• _Work to complete_:
Would you quote all of the data below word for word, leaving out the pictures?

(Spatial data accompanied by pictures)
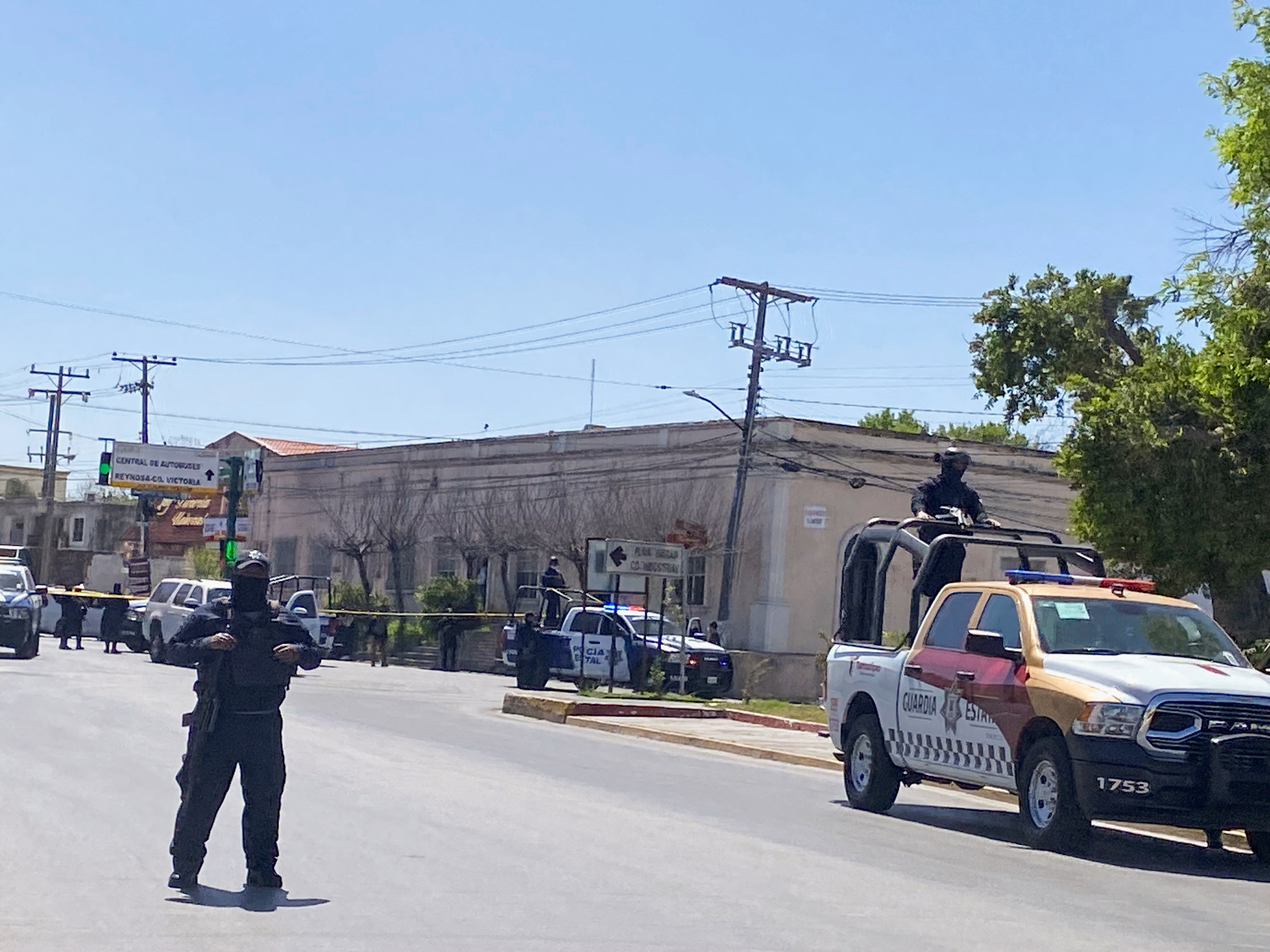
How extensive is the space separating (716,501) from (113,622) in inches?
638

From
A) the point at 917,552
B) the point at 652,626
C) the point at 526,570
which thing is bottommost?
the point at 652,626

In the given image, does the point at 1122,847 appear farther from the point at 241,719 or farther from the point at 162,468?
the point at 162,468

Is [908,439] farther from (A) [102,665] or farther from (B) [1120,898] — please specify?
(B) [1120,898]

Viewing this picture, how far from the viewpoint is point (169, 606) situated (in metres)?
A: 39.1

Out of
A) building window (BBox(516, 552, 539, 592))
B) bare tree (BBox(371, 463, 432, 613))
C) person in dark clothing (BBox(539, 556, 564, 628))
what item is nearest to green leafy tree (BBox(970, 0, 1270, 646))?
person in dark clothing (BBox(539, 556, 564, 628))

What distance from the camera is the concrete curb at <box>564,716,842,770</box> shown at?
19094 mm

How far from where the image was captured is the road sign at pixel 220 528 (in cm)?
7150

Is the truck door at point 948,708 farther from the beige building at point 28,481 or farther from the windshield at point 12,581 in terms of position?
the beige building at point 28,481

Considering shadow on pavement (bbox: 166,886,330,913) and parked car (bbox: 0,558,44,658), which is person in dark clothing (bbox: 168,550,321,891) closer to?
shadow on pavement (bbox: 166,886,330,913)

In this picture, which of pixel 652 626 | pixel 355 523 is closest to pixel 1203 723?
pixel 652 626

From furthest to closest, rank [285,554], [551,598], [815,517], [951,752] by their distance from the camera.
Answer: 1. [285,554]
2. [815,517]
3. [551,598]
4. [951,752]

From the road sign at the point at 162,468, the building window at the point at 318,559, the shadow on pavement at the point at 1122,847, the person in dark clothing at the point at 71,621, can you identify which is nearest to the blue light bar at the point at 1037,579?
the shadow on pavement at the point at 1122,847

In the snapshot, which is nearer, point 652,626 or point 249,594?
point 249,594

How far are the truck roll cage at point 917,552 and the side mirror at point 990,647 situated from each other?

• _Exercise answer_:
How extensive is the space separating (716,501) from (113,622) in inches?
638

From
A) the point at 917,552
B) the point at 652,626
C) the point at 526,570
which thing is bottommost?
the point at 652,626

In the given image, does the point at 1122,847 appear farther from the point at 241,719 or farther from the point at 162,468?
the point at 162,468

Is [908,439] farther from (A) [102,665] or farther from (B) [1120,898] — please specify?
(B) [1120,898]

Viewing this picture, how far from the viewpoint is point (169, 606) situated (in metres)?
A: 39.1

Out of
A) building window (BBox(516, 552, 539, 592))
B) bare tree (BBox(371, 463, 432, 613))
C) person in dark clothing (BBox(539, 556, 564, 628))
what item is nearest to green leafy tree (BBox(970, 0, 1270, 646))?
person in dark clothing (BBox(539, 556, 564, 628))

What distance from the camera is the concrete curb at <box>564,716,842,770</box> shown at?
19094 mm

How far from where the image was captured is the road sign at pixel 220 528 (in cm)?
7150

Is the truck door at point 948,708 farther from the beige building at point 28,481 or farther from the windshield at point 12,581 in terms of position?
the beige building at point 28,481

Considering shadow on pavement (bbox: 166,886,330,913) and parked car (bbox: 0,558,44,658), which is person in dark clothing (bbox: 168,550,321,891) closer to?
shadow on pavement (bbox: 166,886,330,913)

In this picture, which of pixel 652 626 | pixel 355 523 is closest to pixel 1203 723?
pixel 652 626

From furthest to closest, rank [285,554], [551,598], [815,517], [951,752] by their distance from the camera.
Answer: 1. [285,554]
2. [815,517]
3. [551,598]
4. [951,752]

From the road sign at the point at 162,468, the building window at the point at 318,559, the shadow on pavement at the point at 1122,847, the person in dark clothing at the point at 71,621, can you identify which is nearest to the blue light bar at the point at 1037,579?
the shadow on pavement at the point at 1122,847

In the snapshot, which is nearer, point 652,626 or point 249,594?
point 249,594

How far are the truck roll cage at point 917,552 and the side mirror at point 990,647 situated from each other?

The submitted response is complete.